Les empires coloniaux du XV au XVII siècle


D) Fernand de Magellan

Fernand de Magellan, portugais, naquit à Porto vers 1480 et mourut sur l'île de Mactan aux Philippines le 27 avril 1521. Il participa à la prise de Malacca à l'été 1511 sous le commandement d'Alfonso de Albuquerque (voir lettre 60-30) mais n’alla pas jusqu’aux Moluques dont il prit cependant connaissance grâce au récit qu’en firent ses amis. Il fut convaincu que ces îles se trouvaient dans la moitié du globe qui revenait à la couronne d'Espagne (traité de Tordesillas).

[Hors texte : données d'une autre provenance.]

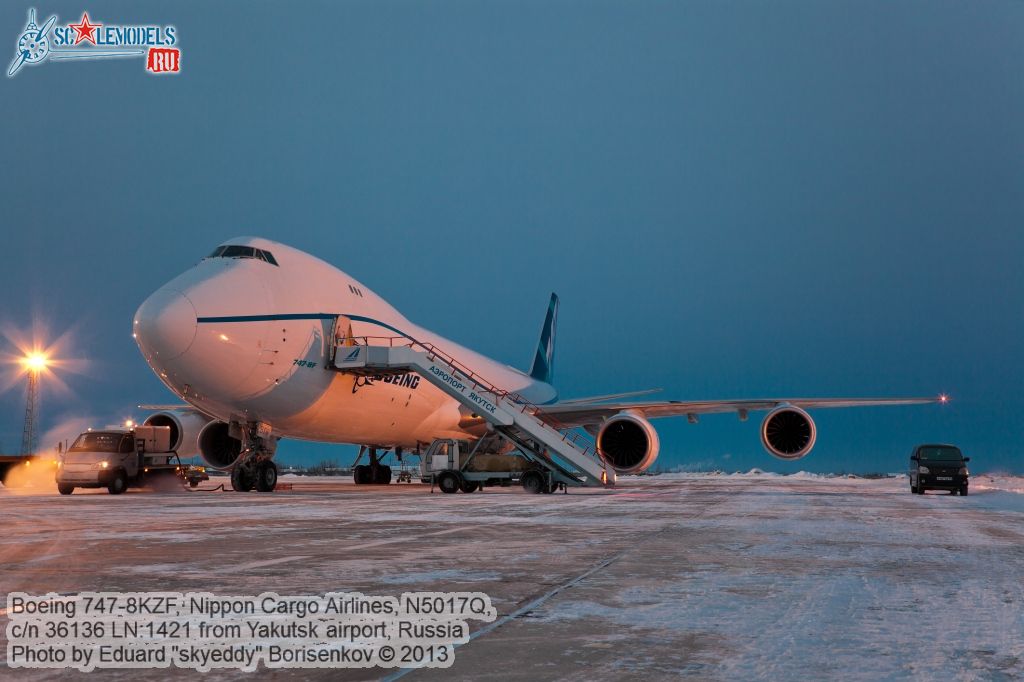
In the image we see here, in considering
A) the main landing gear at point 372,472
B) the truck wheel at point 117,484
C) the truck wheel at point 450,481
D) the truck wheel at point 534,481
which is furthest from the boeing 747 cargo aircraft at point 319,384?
the main landing gear at point 372,472

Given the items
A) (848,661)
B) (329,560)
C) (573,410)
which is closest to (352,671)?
(848,661)

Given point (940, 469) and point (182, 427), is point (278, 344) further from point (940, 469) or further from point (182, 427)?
point (940, 469)

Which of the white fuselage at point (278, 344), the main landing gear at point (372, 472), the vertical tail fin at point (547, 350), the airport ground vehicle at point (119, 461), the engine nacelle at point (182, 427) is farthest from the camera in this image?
the vertical tail fin at point (547, 350)

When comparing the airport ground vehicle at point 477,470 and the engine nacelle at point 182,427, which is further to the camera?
the engine nacelle at point 182,427

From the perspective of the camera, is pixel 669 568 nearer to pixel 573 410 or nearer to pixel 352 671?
pixel 352 671

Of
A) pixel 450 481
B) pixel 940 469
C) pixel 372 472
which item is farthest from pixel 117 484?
pixel 940 469

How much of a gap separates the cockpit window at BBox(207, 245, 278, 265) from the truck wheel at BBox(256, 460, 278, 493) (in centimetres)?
475

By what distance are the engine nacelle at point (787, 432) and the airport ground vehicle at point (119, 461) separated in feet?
55.4

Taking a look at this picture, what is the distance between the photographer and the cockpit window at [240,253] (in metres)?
18.9

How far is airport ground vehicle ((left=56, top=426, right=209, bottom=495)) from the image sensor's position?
20.6 meters

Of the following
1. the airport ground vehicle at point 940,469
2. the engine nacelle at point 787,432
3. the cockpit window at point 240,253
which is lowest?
the airport ground vehicle at point 940,469

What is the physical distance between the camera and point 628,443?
76.3 feet

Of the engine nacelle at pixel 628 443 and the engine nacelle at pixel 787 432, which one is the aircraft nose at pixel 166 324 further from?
the engine nacelle at pixel 787 432

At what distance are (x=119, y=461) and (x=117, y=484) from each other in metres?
0.64
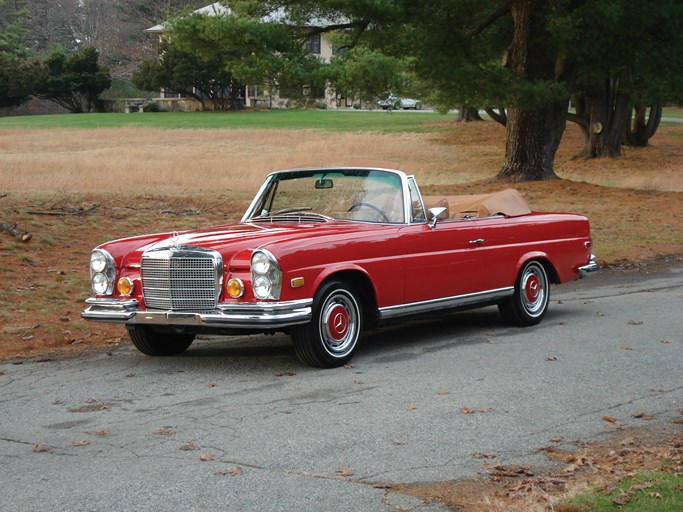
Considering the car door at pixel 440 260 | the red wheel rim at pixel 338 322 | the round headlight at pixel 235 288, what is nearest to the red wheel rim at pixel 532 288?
the car door at pixel 440 260

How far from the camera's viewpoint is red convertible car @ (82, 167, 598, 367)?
8.02 m

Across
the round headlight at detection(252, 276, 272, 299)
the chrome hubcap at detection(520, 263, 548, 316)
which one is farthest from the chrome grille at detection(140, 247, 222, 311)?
the chrome hubcap at detection(520, 263, 548, 316)

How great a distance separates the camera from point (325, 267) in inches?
324

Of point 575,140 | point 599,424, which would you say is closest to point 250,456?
point 599,424

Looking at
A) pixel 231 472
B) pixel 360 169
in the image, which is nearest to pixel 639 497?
pixel 231 472

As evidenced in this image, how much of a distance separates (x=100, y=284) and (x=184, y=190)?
45.7 ft

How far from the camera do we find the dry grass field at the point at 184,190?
39.6ft

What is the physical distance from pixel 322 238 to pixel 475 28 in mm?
18894

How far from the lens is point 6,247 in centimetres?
1371

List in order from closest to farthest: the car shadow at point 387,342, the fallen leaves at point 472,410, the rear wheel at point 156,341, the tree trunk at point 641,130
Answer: the fallen leaves at point 472,410, the car shadow at point 387,342, the rear wheel at point 156,341, the tree trunk at point 641,130

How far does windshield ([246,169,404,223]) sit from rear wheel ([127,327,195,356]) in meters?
1.38

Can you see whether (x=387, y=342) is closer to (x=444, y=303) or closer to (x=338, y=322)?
(x=444, y=303)

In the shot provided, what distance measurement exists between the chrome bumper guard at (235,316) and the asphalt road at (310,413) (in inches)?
17.3

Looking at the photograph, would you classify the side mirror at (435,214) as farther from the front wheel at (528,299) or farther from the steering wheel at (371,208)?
the front wheel at (528,299)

Du coup il forma le projet de rejoindre par l'ouest ces îles, d’en prendre possession et de les offrir au roi d’Espagne, Charles 1 er, le futur Charles Quint. Il soumit son projet au roi qui le soutint. Il est probable que Magellan visait surtout à trouver un financier pour rejoindre les îles, charger ses bateaux d’épices et faire ainsi une excellente opération commerciale. Il était loin de se douter que ce voyage virerait pour lui au cauchemar.

Il leva l’ancre le 10 août 1519, de Séville, dirigeant 237 hommes répartis sur cinq navires : la Trinidad, le San Antonio, la Concepción, le Santiago et la Victoria (position 1 sur la carte jointe). Après s’être encalminée dans les eaux de l’Atlantique au niveau de l’équateur (position 2), après avoir connue de violentes tempêtes (position 3) la flotte arriva au Brésil en décembre 1519 (position 4). Elle prit la direction du sud pour contourner le continent. En raison du froid Magellan décida d’hiverner en Patagonie (position 5) [Les indigènes qui vivaient sur ces terres étaient très grands et laissaient sur le sol de larges empreintes. Les marins leur donnèrent le nom de « Patagons », grands pieds, d’où le nom de Patagonie].

Magellan envoya un de ses navires, le Santiago, en mai 1520, en reconnaissance pour trouver un passage qui permette d’atteindre l’océan Pacifique. Le navire s’échoua et sombra. Magellan continua vers le sud avec les quatre navires restants.

Le 21 octobre, il aperçut un cap qu'il baptisa cap des Vierges. Ce cap ouvrait sur un détroit qu’il explora. C’était un dédale de fjords, cerné de falaises menaçantes, aux eaux sinistres, qu'il mit plus d'un mois à traverser ; les marins aperçurent de nombreuses fumées à l'intérieur des terres qu’ils baptisèrent Terre des Fumées, rebaptisées plus tard Terre de Feu, en raison des petits feux aperçus sur les berges. Le détroit, nommé d’abord « Chenal de Tous-les-Saints », fut plus tard appelé détroit de Magellan en l’honneur du navigateur (position 6). Au milieu du passage, l’équipage du San Antonio se rebella, rebroussa chemin, et repartit vers Séville. Magellan n’avait plus que trois navires.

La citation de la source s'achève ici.